* _WORK INSTRUCTIONS_
Among the lines of data below, reproduce only those from the one with "Another night to" through the one with "Țiuit în urechi", exactly as they stand, both ends included.
[MATERIAL FOR THE TASK Boundary: Start]
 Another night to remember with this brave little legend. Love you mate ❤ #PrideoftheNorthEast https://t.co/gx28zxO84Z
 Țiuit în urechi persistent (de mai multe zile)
[MATERIAL FOR THE TASK Boundary: End]
[MATERIAL FOR THE TASK Boundary: Start]
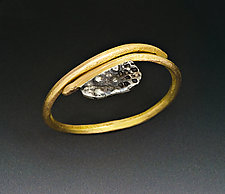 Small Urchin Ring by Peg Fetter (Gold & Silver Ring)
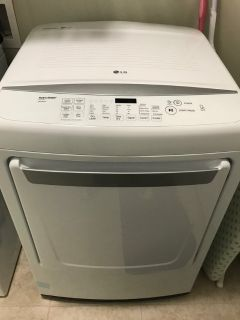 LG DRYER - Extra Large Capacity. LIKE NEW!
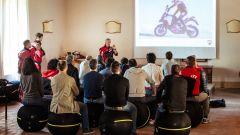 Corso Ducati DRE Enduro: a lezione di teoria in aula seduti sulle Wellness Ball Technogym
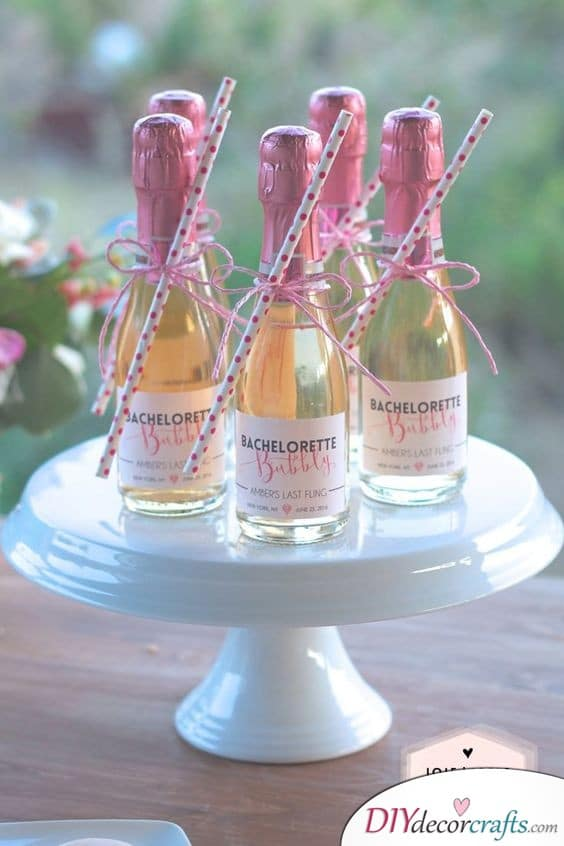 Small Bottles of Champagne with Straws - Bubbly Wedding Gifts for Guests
[MATERIAL FOR THE TASK Boundary: End]
[MATERIAL FOR THE TASK Boundary: Start]
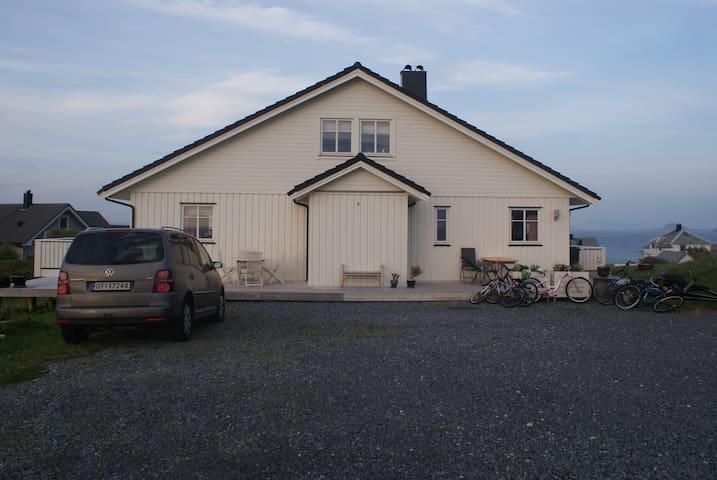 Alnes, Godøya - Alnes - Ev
[MATERIAL FOR THE TASK Boundary: End]
* _FINISHED EXERCISE_
 Another night to remember with this brave little legend. Love you mate ❤ #PrideoftheNorthEast https://t.co/gx28zxO84Z
 Țiuit în urechi persistent (de mai multe zile)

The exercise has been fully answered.